# [Task goal]
The reply should hold every line of the listing exactly, and none of its images.

━━━━━━

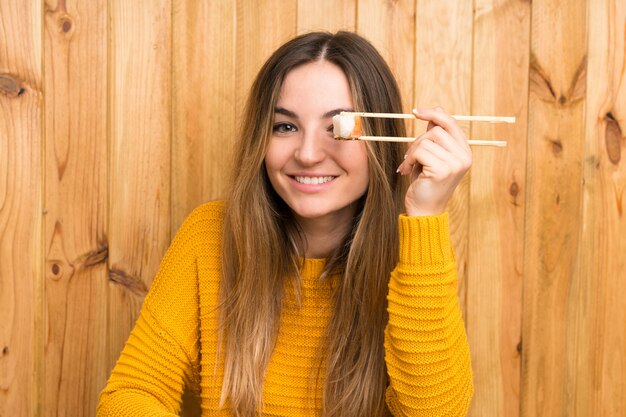 Foto mujer joven con sushi sobre fondo de madera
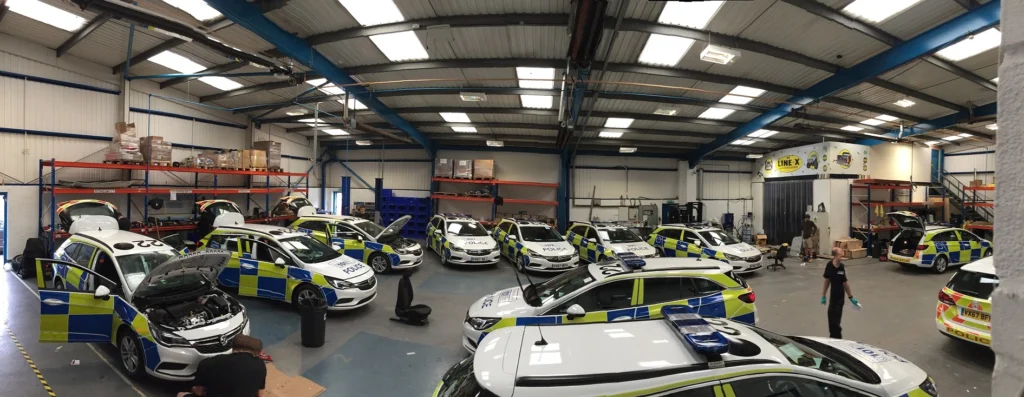 Police fleet in workshop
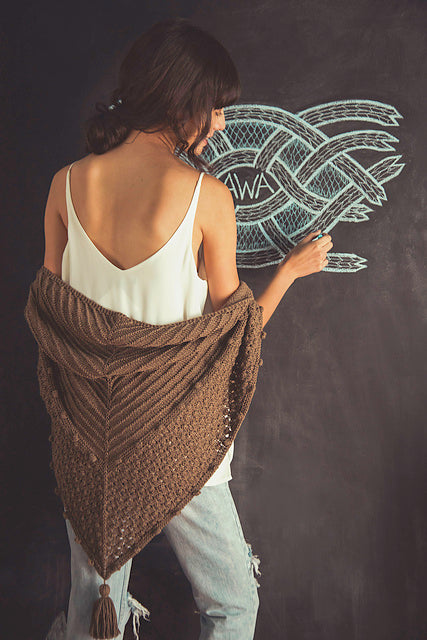 Image of back of woman wearing white tank top and brown shawl drawing on chalkboard the word "AWA" inside intricate pattern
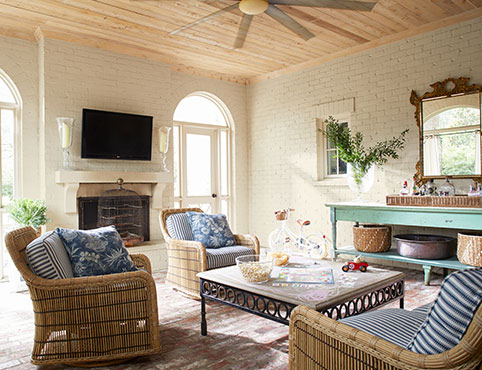 A boho-style living room with white-painted brick walls, wicker furniture, a wooden ceiling, and blue accent table. 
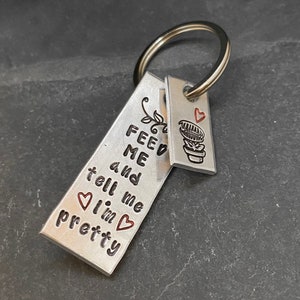 Venus fly trap “feed me…”  hand stamped keychain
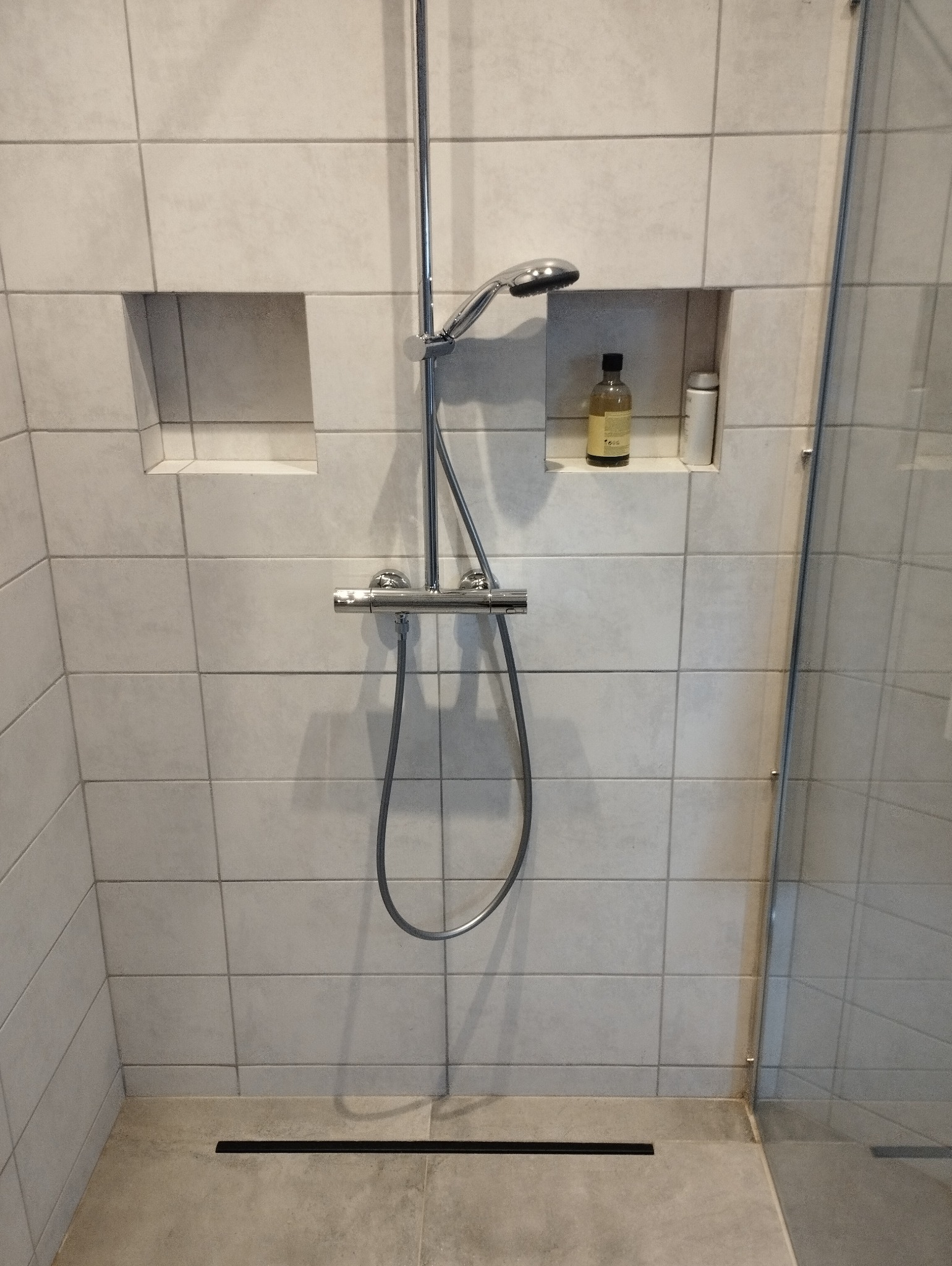 Nowoczesna kabina prysznicowa z szarymi płytkami, wbudowanymi półkami z kosmetykami, chromowaną armaturą i odpływem liniowym.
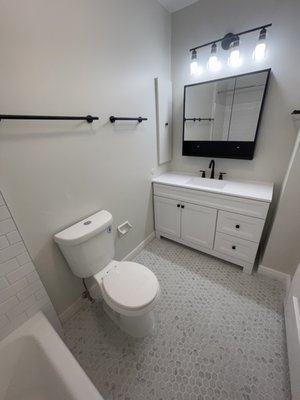 bathroom remodel in 2023 - this bathroom was in dire need of an update..by replacing the tiles, paint and other fixtures we transformed this bathroom from dingy, crusty yellow walls to stunning, clean white shower tiles with a warm, agreeable grey color scheme. Preforming this beautiful remodel was a breeze for our team at Reimagined Spaces. Call today! bathroom remodel in 2023 - this bathroom was in dire need of an update..by replacing the tiles, paint and other fixtures we transformed this bathroom from dingy, crusty yellow walls to stunning, clean white shower tiles with a warm, agreeable grey color scheme. Preforming this beautiful remodel was a breeze for our team at Reimagined Spaces. Call today!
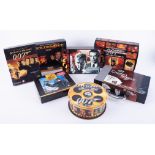 Various James Bond collectables including video box set, Golden Eye edition set, reel to reel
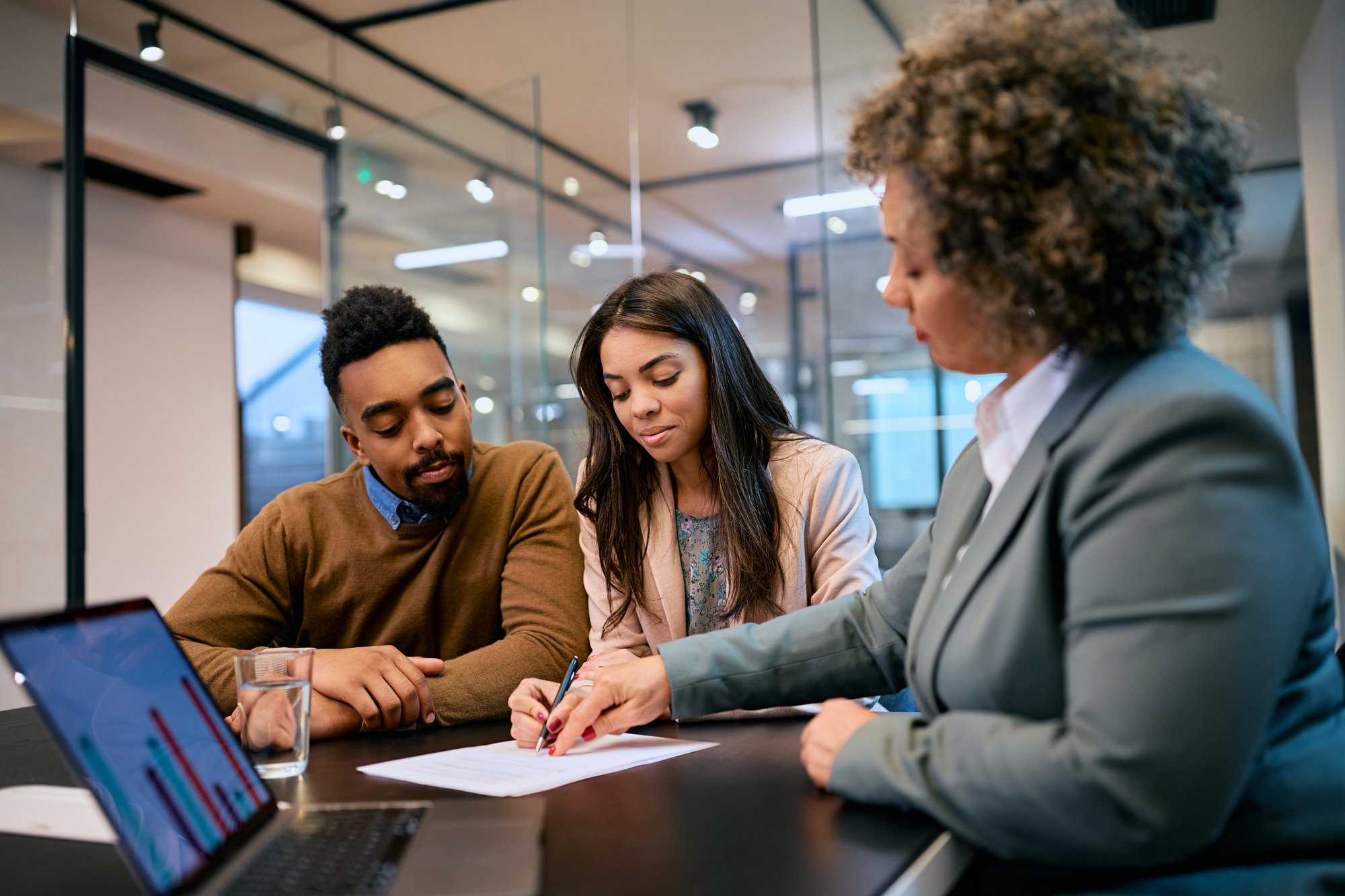 Young-black-couple-signing-a-contract-with-insurance-agent-in-the-office.-1483243964_3869x2579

━━━━━━

# [Exercise response]
 Foto mujer joven con sushi sobre fondo de madera
 Police fleet in workshop
 Image of back of woman wearing white tank top and brown shawl drawing on chalkboard the word "AWA" inside intricate pattern
 A boho-style living room with white-painted brick walls, wicker furniture, a wooden ceiling, and blue accent table. 
 Venus fly trap “feed me…”  hand stamped keychain
 Nowoczesna kabina prysznicowa z szarymi płytkami, wbudowanymi półkami z kosmetykami, chromowaną armaturą i odpływem liniowym.
 bathroom remodel in 2023 - this bathroom was in dire need of an update..by replacing the tiles, paint and other fixtures we transformed this bathroom from dingy, crusty yellow walls to stunning, clean white shower tiles with a warm, agreeable grey color scheme. Preforming this beautiful remodel was a breeze for our team at Reimagined Spaces. Call today! bathroom remodel in 2023 - this bathroom was in dire need of an update..by replacing the tiles, paint and other fixtures we transformed this bathroom from dingy, crusty yellow walls to stunning, clean white shower tiles with a warm, agreeable grey color scheme. Preforming this beautiful remodel was a breeze for our team at Reimagined Spaces. Call today!
 Various James Bond collectables including video box set, Golden Eye edition set, reel to reel
 Young-black-couple-signing-a-contract-with-insurance-agent-in-the-office.-1483243964_3869x2579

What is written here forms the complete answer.